Testicular histology may predict the successful sperm retrieval in patients with non-obstructive azoospermia undergoing conventional TESE: a diagnostic accuracy study

  • Ettore CaroppoEmail author
  • Elisabetta M. Colpi
  • Giacomo Gazzano
  • Liborio Vaccalluzzo
  • Fabrizio I. Scroppo
  • Giuseppe D’Amato
  • Giovanni M. Colpi
Reproductive Physiology and Disease

Abstract

Purpose

The present study sought to determine the diagnostic accuracy of FSH level, testicular volume, and testicular histology in predicting the successful sperm retrieval (SSR) in a large cohort of patients with non-obstructive azoospermia undergoing conventional testicular sperm extraction (TESE).

Methods

We retrospectively evaluated 356 patients with non-obstructive azoospermia between June 2004 and July 2009. Binary logistic regression was used to evaluate the diagnostic accuracy of our predicting model, identifying sperm retrieval rate as binary dependent variable. The predictive accuracy of all variables individually evaluated was quantified with area under curve (AUC) estimates derived from receiver operating characteristic (ROC) curve.

Results

The mean patients’ age was 36.8 years. Testicular sperm were retrieved in 158 out of 356 patients (44.3 %). Histological diagnosis of Sertoli cell only syndrome (SCO) was obtained in 216 patients (60.6 %), while 55 patients (15.4 %) had maturation arrest (MA) and 85 (23.8 %) had hypospermatogenesis (HYPO). The binary logistic regression model was statistically significant (χ 2 = 96.792, p < 0.0001) and correctly classified 72.8 % of cases with 46.8 % sensitivity and 93.4 % specificity, positive predictive value (PPV) 85.06 %, negative predictive value (NPV) 68.7 %, +likelihood ratio (LR) 7.13, and −LR 0.57. Only testicular histology was significant to the model, while FSH and testicular volume were not. Sperm retrieval rate (SRR) was significantly higher in patients with HYPO compared to patients with SCO or MA (88.2 vs 30.5 and 30.9 %, respectively, p < 0.0001)

Conclusions

This study demonstrates that including testicular histology in a model for predicting sperm retrieval increases its diagnostic accuracy. As histology is not available prior to TESE, this model applies only to patients with previous testicular surgery.

Keywords

Non-obstructive azoospermia Testicular sperm extraction Sperm retrieval FSH Testis histology Testis volume 

Notes

Compliance with ethical standards

Conflict of interest

The authors declare that they have no competing interests.

Funding source

No funds were requested for this study.

Ethical approval

All procedures performed in studies involving human participants were in accordance with the ethical standards of the institutional and/or national research committee and with the 1964 Helsinki declaration and its later amendments or comparable ethical standards.
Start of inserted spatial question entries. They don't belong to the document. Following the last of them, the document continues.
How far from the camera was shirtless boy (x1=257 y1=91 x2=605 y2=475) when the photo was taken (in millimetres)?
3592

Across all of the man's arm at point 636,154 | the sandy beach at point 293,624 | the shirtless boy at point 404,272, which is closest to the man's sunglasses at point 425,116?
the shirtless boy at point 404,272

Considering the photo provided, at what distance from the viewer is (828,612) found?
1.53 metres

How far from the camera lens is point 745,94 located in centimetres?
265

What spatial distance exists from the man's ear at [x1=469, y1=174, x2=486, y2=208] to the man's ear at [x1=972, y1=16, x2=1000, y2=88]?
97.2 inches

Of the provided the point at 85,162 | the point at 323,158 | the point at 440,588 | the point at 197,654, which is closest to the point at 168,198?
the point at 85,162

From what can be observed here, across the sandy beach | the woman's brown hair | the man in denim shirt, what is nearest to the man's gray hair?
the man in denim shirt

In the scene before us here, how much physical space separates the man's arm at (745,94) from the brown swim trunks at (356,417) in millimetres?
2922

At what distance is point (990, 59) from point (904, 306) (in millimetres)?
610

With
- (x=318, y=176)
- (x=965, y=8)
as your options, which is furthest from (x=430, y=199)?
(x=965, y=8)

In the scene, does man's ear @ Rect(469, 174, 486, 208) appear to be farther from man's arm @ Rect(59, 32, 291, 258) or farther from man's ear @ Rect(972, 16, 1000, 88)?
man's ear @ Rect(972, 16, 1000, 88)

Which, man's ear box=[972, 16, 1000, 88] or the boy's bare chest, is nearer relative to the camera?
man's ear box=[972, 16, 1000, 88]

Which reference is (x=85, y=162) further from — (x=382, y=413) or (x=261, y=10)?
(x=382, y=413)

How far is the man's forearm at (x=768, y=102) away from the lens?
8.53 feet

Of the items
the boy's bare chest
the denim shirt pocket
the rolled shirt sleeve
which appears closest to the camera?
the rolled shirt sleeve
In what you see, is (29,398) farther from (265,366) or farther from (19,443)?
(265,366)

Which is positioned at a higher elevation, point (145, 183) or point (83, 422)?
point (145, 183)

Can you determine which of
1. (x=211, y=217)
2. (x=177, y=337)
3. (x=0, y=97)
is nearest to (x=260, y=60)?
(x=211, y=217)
For this type of study formal consent is not required.

IRB approval

IRB approval was requested to the local ethical committee.

Supplementary material

10815_2016_812_Fig1_ESM.gif (748 kb)
Supplementary figure 1

Testis histology of non-obstructive azoospermic patients undergoing TESE. A. Hypospermatogenesis, 20× magnification. Tubular sections with Sertoli cells and germinal cells in all maturative stages (spermatogonia, spermatocytes, and spermatids) but reduced in number. B. Hypospermatogenesis, 40× magnification. C. Late maturative arrest, 20× magnification Tubular sections with few germinal cells until spermatocitic stage, with only one mature spermatid. D. Late maturative arrest, 40× magnification. E. Sertoli cell only syndrome, 20× magnification. Tubular sections with Sertoli cell. No germinal cells are evident in all sections. F. Sertoli cell only syndrome, 40× magnification. (GIF 747 kb)

10815_2016_812_MOESM1_ESM.tif (4.1 mb)
High resolution image (TIF 4179 kb)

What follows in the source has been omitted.